Perhaps this point could be argued if women were fully equal to men and valued and loved, but that is not the reality. So until women are equal and valued, male genitals are not allowed in women’s dressing rooms.

Kathryn Kosmeya-Dodge

santa monica


Thanks to McNamara for saying what she said about JK Rowling. It just had to be said.

Marie Mulligan

Manhattan Beach

Deviating on ‘Dilbert’

I was pleased to see that the LA Times, like many other newspapers across the country, had the right to shut down the “Dilbert” cartoon strip, much as I’ve enjoyed it over the years [“Comics Change,” Feb. 27].

I am amazed that Scott Adams would so recklessly damage his career by voicing openly racist and cruel views. This has nothing to do with “political correctness” or “wokeism”. It’s about decency and good manners, which he is said to have learned from his parents.

Doug Weisskopf



Why on earth did you make the decision to cancel the “Dilbert” comic? It’s by far the best of your comics.

I can only assume that the boss with the sharp head must be behind it.

Wally would be proud of you.

Chris Bisgaard

Eagle, Idaho


Anyone who’s followed “Dilbert” for many years must admit that the flick has evolved from a scathing comment on the corporate workplace into a thinly-veiled right-wing attack on any corporate effort to increase diversity, inclusivity, or environmental awareness.

But even worse, it’s just not funny anymore.

It probably should have been dropped a long time ago, but now that Adams has revealed his true nature as a racist, it had to be dropped.

And to Elon Musk and other Adams defenders: This has nothing to do with freedom of expression. The right to free speech applies to governments, not to what newspapers print (or what distributors choose to distribute).

Racism is unacceptable and should be banned from public view if possible.

David Weber



Thanks for removing his stripe. While often very funny and true, Scott Adams is clearly a racist.

The Times Needs Its Own Editorial Cartoonist: Bring Michael Ramirez Back!
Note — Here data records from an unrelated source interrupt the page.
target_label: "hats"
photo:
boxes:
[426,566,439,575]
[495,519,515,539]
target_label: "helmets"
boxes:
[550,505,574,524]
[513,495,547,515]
He is perceptive and would engage readers with a different perspective.

The late great Paul Conrad did just that when The Times was conservative. And it wasn’t him!

Mary Dickinson

Alta Loma

Alternative Bookstores

The Story of Melissa Gomez [“‘Queen of Pasadena’ Inspires a Dream Move,” Feb. 19] says Nikki High’s bookstore wasn’t the first in Los Angeles to be owned by a woman of color, but you only go back to 2019 to name possible candidates for who might be first.

I believe my wife, Julie Swayze, was the first. In 2006 she opened Metropolis Books on Main Street, in the heart of DTLA. Scott Timberg wrote an article about our opening and Nita Lelyveld covered our closure on the front page of the Sunday September 18, 2011 Los Angeles Times.

steve bowie



Kudos to Nikki High and Octavia’s Bookshelf, a much needed addition to the Altadena/Pasadena Black and Latino communities.

It’s also important to give credit to Rita Dyson, owner of the Altadena/Pasadena Black and Latino Multicultural Bookstore, which opened in 1989 [“Altadena Store Offers Books on Minorities,” Dec. 27] and closed in 1993 [“A Common Cause: Rita Dyson Is Struggling to Save Her Most Uncommon Bookstore,” Sept. 13] after financial challenges; a flood that destroyed the bookstore and forced them to move elsewhere; and local squabbles over ethnic identity and labels that continue to this day [“My Black Ancestors Were Erased From My Family’s Memory,” Feb. 13; “I Don’t Call Myself Latinx, but the Conservative War Against it Is Ludicrous,” Feb. 15].

My family, my former students, and my colleagues and neighbors in Altadena and Pasadena have fond memories of Rita’s warm welcome at the door, lively exhibitions, and amazing books from Children’s Book Press, Aunt Lute, Latin American Publishers, Africana Studies, and other books that described have the diversity of experiences of non-white people.

My young children and students loved seeing herself represented in the children’s books Rita carried around her shop. To this day they are avid readers and I appreciate their effort and courage in opening their bookstore, a first in our Pasadena/Altadena communities.

And for Nikki High, this community is the place for you.